I learned about the unimportance of speed while serving an eccentric tour with the Coast Guard in St. Louis. The principle was simple: as long as the stuff kept coming it didn't make any difference how long one piece of it took to get where it was going.
Thus lethargic tows of football field proportions - with each barge carrying the equivalent of ten freight car loads - would plough quietly along, some carrying more cargo than all the steamboats of Mark Twain's day put together.

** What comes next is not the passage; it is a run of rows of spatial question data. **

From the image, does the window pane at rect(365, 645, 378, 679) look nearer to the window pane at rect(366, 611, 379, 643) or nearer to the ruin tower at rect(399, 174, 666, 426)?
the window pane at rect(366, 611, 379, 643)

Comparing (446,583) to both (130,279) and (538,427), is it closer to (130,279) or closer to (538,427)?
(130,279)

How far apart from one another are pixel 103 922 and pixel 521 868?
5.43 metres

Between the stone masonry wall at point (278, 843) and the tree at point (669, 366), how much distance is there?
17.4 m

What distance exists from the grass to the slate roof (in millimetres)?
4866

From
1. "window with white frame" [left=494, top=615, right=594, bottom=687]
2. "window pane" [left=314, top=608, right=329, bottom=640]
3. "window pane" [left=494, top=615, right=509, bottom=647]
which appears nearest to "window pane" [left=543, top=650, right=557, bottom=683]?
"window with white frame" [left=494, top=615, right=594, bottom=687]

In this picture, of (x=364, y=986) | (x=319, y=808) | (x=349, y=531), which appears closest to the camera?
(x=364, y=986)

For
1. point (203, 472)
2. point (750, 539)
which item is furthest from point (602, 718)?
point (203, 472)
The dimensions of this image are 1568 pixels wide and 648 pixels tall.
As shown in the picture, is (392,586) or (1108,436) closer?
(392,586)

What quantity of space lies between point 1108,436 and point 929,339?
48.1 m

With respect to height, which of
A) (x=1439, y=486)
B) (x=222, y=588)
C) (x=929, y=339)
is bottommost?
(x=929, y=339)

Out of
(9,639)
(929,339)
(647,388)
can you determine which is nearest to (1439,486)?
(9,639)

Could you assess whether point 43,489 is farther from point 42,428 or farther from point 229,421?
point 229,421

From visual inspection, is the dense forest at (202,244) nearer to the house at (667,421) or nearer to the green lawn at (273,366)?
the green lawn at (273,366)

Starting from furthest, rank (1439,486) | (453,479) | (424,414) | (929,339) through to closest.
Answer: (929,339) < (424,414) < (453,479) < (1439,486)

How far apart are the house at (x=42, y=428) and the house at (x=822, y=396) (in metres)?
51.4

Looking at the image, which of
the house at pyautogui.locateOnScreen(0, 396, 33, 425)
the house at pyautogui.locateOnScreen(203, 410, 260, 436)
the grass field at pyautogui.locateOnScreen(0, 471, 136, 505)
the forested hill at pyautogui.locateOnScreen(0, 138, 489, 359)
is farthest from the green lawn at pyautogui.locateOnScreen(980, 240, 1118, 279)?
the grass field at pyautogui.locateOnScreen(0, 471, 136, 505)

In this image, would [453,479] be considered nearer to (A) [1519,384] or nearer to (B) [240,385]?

But there's also an irony for me in the return of the multi-masted schooner. My grandfather was president of the Coastwise Transportation Company, involved in a last ditch effort to provide sailing competition to steamships. The idea was to use coastal schooners of simple design with multiple masts that could be cheaply operated. Although these vessels seem exotic today, quite a few were built, 41 four to six masted schooners in Maine's Percy & Small shipyard alone. The company owned nine multi-masted ships, the grandest being the seven-masted Thomas W. Lawson. The masts carried only a mainsail and a topsail above the gaff. There were no square sails requiring large crews and all rigging could be raised and lowered by steam winches. Seven men could run the Lawson. There has been argument as to the names of the sails on this unusual rig. Some have said they each had a nautical name such as fore, main, mizzen, pusher, jigger, driver and spanker. Others said they were numbered. Still others said they were called after the days of the week.
In any case, no sailing ship like it was ever built before or after the Lawson. There was good reason. The ships were a disaster. Unwieldy and of marginal seaworthiness, the vessels were wrecked one by one.
In 1908, the treasurer of the company wrote the stockholders that the "common stock is absolutely valueless. . . As you are well aware, the past year has been a disastrous one for this company, the loss of the schooner Thomas W. Lawson and other vessels has seriously crippled us at the present time."
And now, exactly 100 years later, the circle has closed.